The country women — the ones who knitted and wove and hooked and felted for her — loved Thora. There was no question of that. The enterprise they called her smokeless factory had seen them through many hard times when the crops were bad (most years) or the price for pork dropped or the herring stopped running or there were no boats to build or summer people to hire their families on as help. After she took over the business from Thora, Penelope was never sure whether the women loved her for herself or because she was Thora’s daughter. In the end, it didn’t really matter. She had taken the business that her mother had founded and run for thirty years, and she had kept it going for a further forty. That was a lot harder to do in the last forty than in the first thirty, she thinks.
She is glad Matt had those early years with his grandmother. Glad too that she had Thora to help her raise him through his first decade. People, usually summer people — summer women — often made a fuss over how remarkable it was that Penelope could both run the business and raise a child by herself. She usually smiled and nodded and said, You do what you have to. Almost never did she give any of the credit to her mother. She doesn’t feel guilty about this. They had agreed that if the myth of the single mother helped sales — and it did — then there was no harm in it. In private, Penelope showed her mother how grateful she was every day. She thinks she did. Hopes she did.
She looks at the clutter of objects on the shelf above Matt’s desk. He was always untidy after Thora died. She supposes he was untidy before, and that Thora simply kept him in line.
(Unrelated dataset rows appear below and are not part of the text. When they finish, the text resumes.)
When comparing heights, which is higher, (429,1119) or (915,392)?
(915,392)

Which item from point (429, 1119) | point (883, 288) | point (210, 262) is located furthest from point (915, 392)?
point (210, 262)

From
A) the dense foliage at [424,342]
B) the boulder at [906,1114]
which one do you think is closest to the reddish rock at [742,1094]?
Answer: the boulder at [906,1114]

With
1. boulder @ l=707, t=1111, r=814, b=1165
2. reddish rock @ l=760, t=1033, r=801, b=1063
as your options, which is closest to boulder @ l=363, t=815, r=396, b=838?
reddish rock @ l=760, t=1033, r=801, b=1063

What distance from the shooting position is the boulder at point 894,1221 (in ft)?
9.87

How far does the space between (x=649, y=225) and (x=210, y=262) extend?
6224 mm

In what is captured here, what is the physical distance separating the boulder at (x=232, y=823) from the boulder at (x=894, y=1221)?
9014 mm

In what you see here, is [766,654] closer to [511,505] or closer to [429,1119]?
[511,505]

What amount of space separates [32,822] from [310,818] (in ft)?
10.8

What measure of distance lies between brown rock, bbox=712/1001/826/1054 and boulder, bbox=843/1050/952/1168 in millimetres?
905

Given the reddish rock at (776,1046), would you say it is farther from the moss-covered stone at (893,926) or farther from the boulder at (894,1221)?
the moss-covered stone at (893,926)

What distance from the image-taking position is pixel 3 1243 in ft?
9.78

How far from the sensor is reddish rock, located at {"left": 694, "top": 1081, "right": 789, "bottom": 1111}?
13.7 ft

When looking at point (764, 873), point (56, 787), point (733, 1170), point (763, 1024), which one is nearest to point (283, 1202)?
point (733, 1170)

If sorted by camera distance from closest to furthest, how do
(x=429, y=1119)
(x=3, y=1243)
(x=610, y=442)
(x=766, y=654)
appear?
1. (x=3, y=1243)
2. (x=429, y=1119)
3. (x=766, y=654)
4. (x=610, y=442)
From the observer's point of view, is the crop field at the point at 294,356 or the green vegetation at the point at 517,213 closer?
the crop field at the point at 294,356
There are commemorative Coke cans (what an idea), a menagerie of impossible pottery animals, an RAF epaulette he found somewhere, and a battered tin cup brimming with defunct ballpoint pens. She knows they are defunct because she has tried every one of them but has not had the heart to throw them out.
She must get at it, she thinks, must gather these things up for the scrap drive. The cans and the tin cup can be melted down, the epaulette sorted with other unused woolens lying about the house and bagged. She is not sure whether the war effort has any use for pottery animals, whole or broken. Perhaps they could go with the bones she has been saving. They say they make them into glue for building airplanes to fight the Nazis.
Something about airplanes. Matt is coming home. He should have clean sheets. She gets up off the bed (when did she sit down?) and begins stripping it. She will have to hurry. Her watch says it is two o’clock. Why, then, is it pitch black outside?